Besides, the inflation situation globally, has aggravated also on account of supply chain disruptions reflected in raw material prices of fertilizers, metals and minerals and food.  As per some estimates, Russia’s fertilizer supply is around 17% of global fertilizer supply. As per the UN World Food programme, Russia and Ukraine account for 18% and 10% respectively of global Wheat exports, 14% and 12% respectively of global Barley exports and 26% and 37% respectively of global Sunflower oil exports. 

Inflation is not always a growth deterrent. Some degree of inflation is required for achieving economic growth. This is the reason some of the countries in the world have adopted an inflation targeting mechanism. The process of inflation targeting is simple. As per the IMF, “The central bank forecasts the future path of inflation and compares it with the target inflation rate (the rate the government believes is appropriate for the economy)”. UK (1992), Brazil (1999), Japan (2013) and India (2015) were some of the countries which have adopted such a mechanism.  

Inflation has its negative effects when it rises above a threshold level. High inflationary pressures in the economy erodes the purchasing power or real income (income adjusted for inflation) with the people which is the single biggest cost of inflation. On the other hand, lower inflation and deflation or falling prices leads to lowering of economic activity and a reduction in income and output. It further leads to decline in the consumption level and a fall in the aggregate demand and a lower standard of living. In some economies an increasing level of poverty is also witnessed.

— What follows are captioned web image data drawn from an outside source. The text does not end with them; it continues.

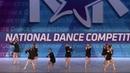 Best Open FOR MY HELP - STUDIO 9 DANCE ACADEMY Denver, CO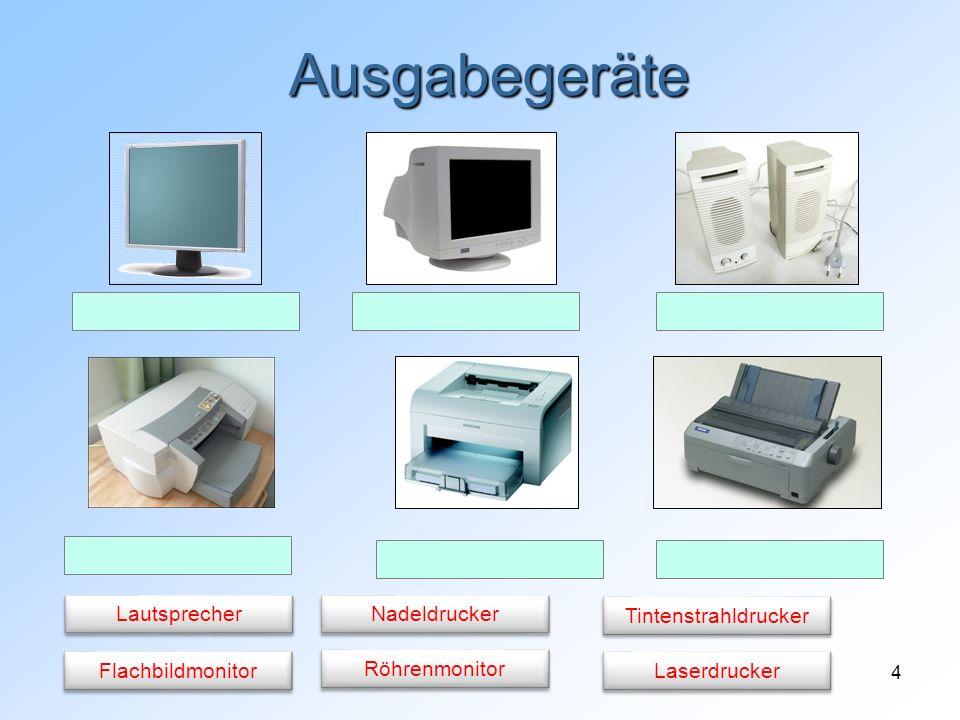 Ausgabegeräte Lautsprecher Nadeldrucker Tintenstrahldrucker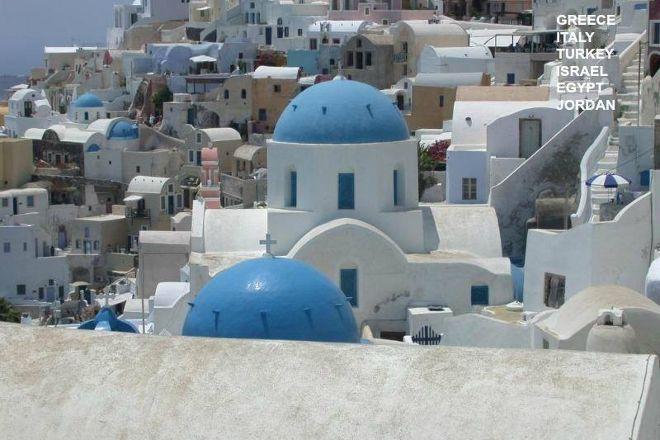 Aristotle Travel, Glyfada, Greece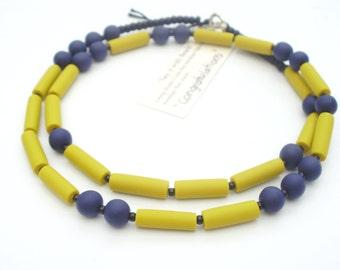 Morse code jewellery - CONGRATULATIONS necklace - wedding jewellery - minimalist jewelry - mustard yellow - bride to be present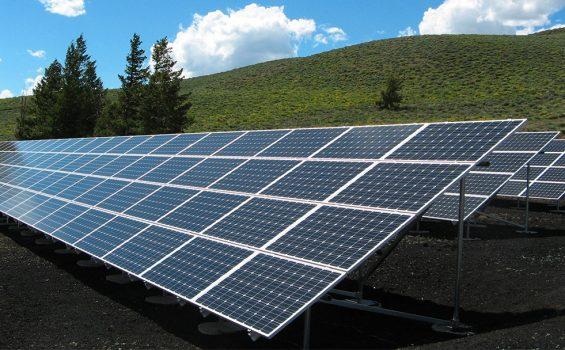 photovoltaic1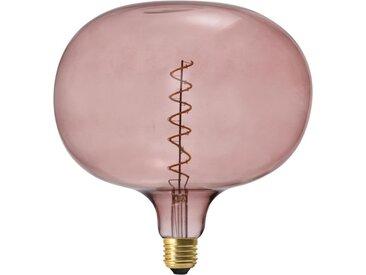 """Ampoule Filaments LED """"Bulle"""" 6W Rose - Paris Prix"""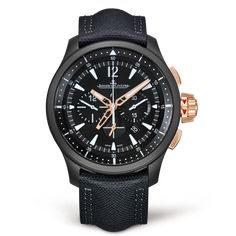 It is masculine, powerful, and seductive. The Master Compressor Chronograph Ceramic features a black ceramic case and a contemporary, sophisticated design, with complications that will appeal to men seeking powerful sensations.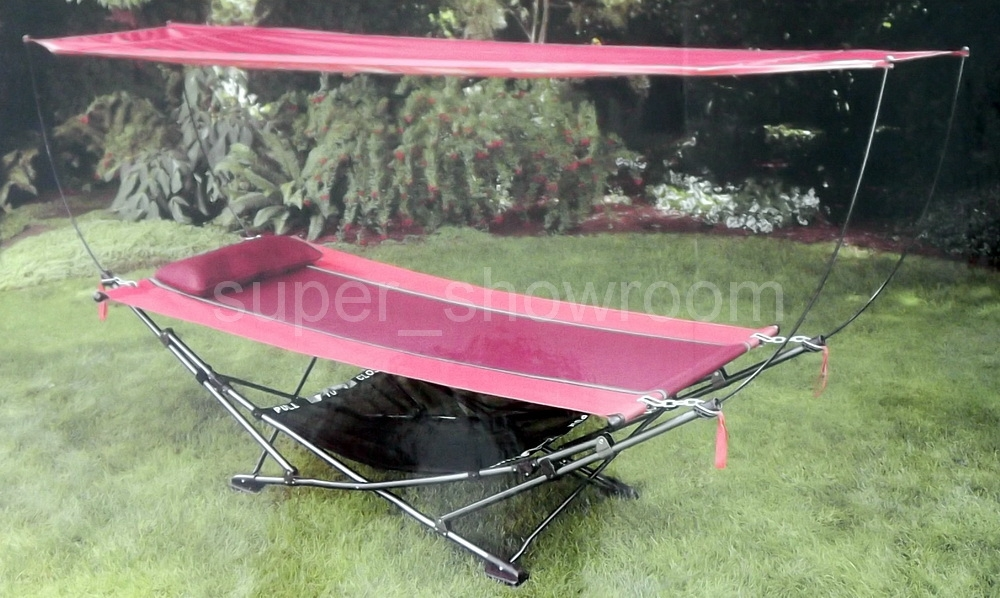 Popular Foldable Steel Frame Hammock ZR41
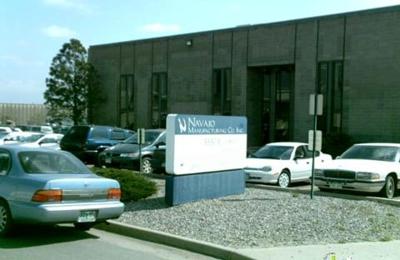 Navajo Manufacturing - Denver, CO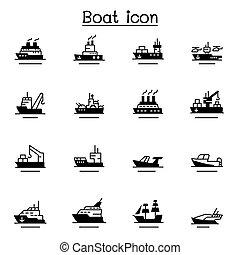 csónakázik, hajó, ikon, állhatatos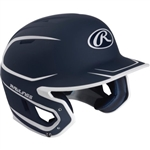 Rawlings Mach Two Tone Baseball Helmet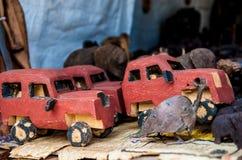 Autospeelgoed Stock Afbeeldingen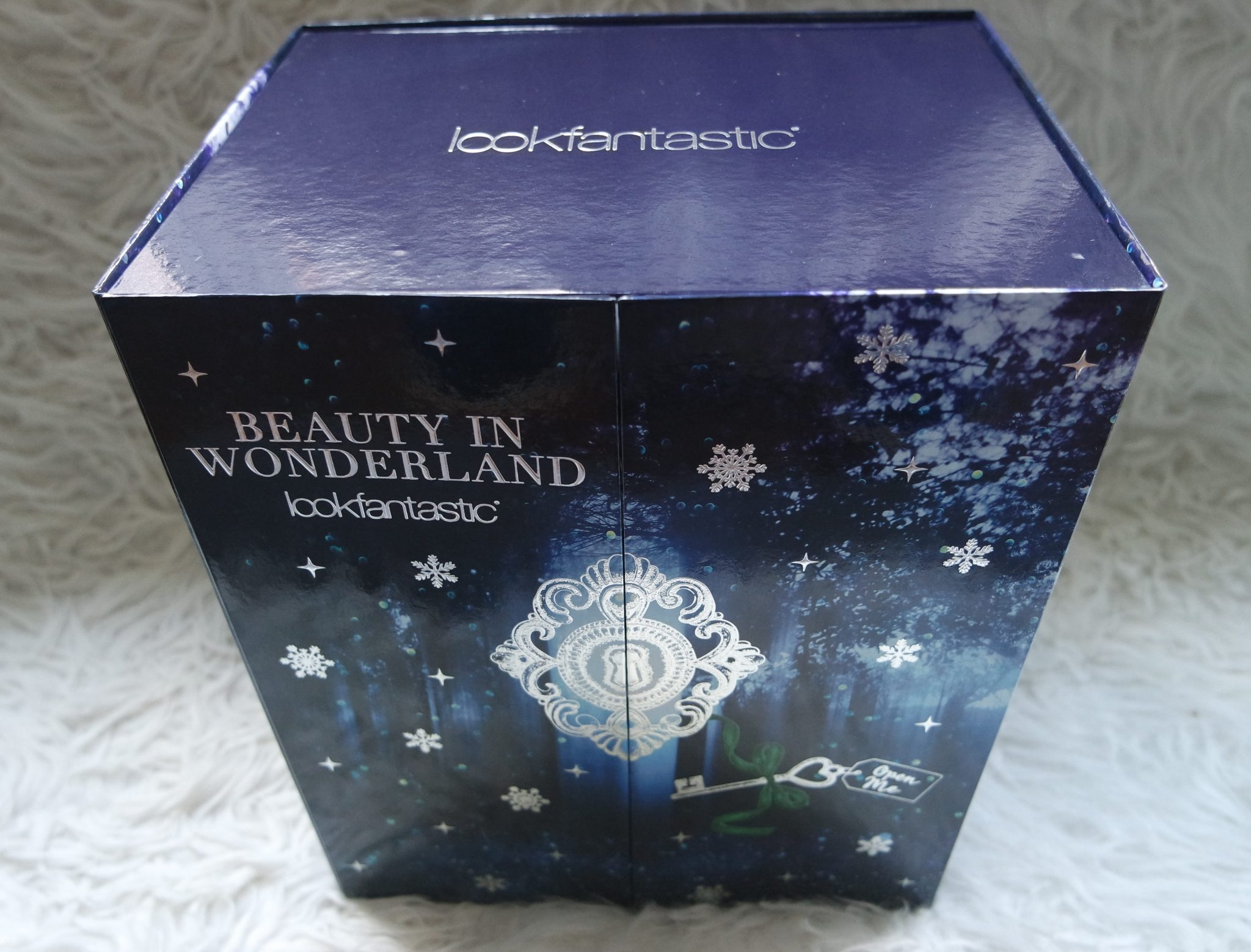 lookfantastic adventkalender 2017 unboxing review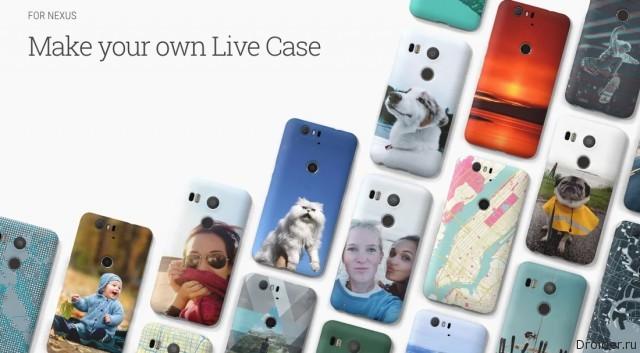 Live Cases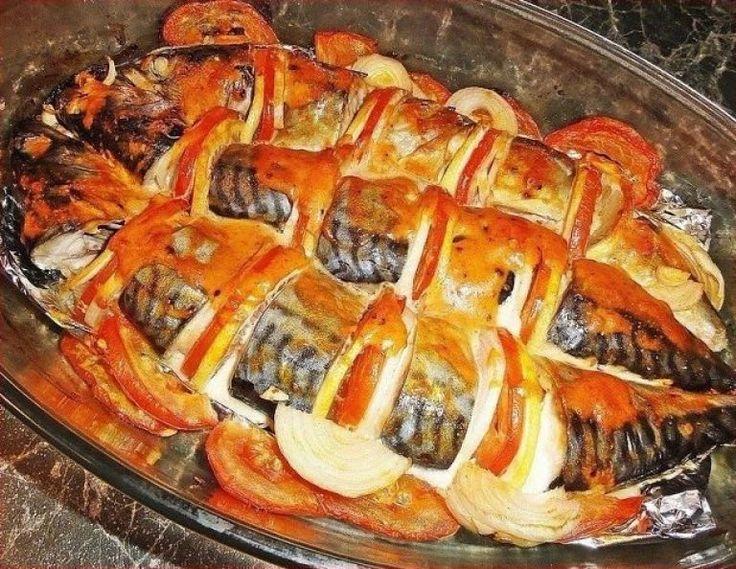 Скумбрия, запеченная в духовке   Самые вкусные кулинарные рецепты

Charts 1 & 2 clearly depict the growth deceleration caused by high inflation. After the recovery from the Covid-19 pandemic, economic growth started to decline and exhibited a decelerating trend while prices remained elevated (Chart 2). Economic growth started its southwards journey especially from the early months of 2022 since the start of the war. 

Chart 1: Real GDP Growth (Annual percent change)

Source: WEO October 2022, IMF and Authors’ calculations

Chart 2: Inflation Rate, Average Consumer Prices (Annual percent change)

Source: WEO October 2022, IMF and Authors’ calculations

Such a double whammy of elevated inflation and dwindling growth requires coordinated monetary and fiscal policy responses. Stagflation, on one hand should be dealt with increasing interest rates by monetary authorities so that inflationary expectations can be anchored successfully and at the same time governments should also pump in more money into the economy through expansionary but well calibrated and targeted fiscal policy measures so that growth prospects can be revived. Policymakers should stick to disinflation glide path to control the rising price pressures even if it means going slow on achieving economic growth. It would not be unwise to remember the English proverb – slow and steady wins the race. 

(Dr. Preeta George, Professor, Economics, Bhavan’s SPJIMR & Chinmay Joshi, Academic Associate, Finance and Economics, Bhavan’s SPJIMR. Views are author’s own.)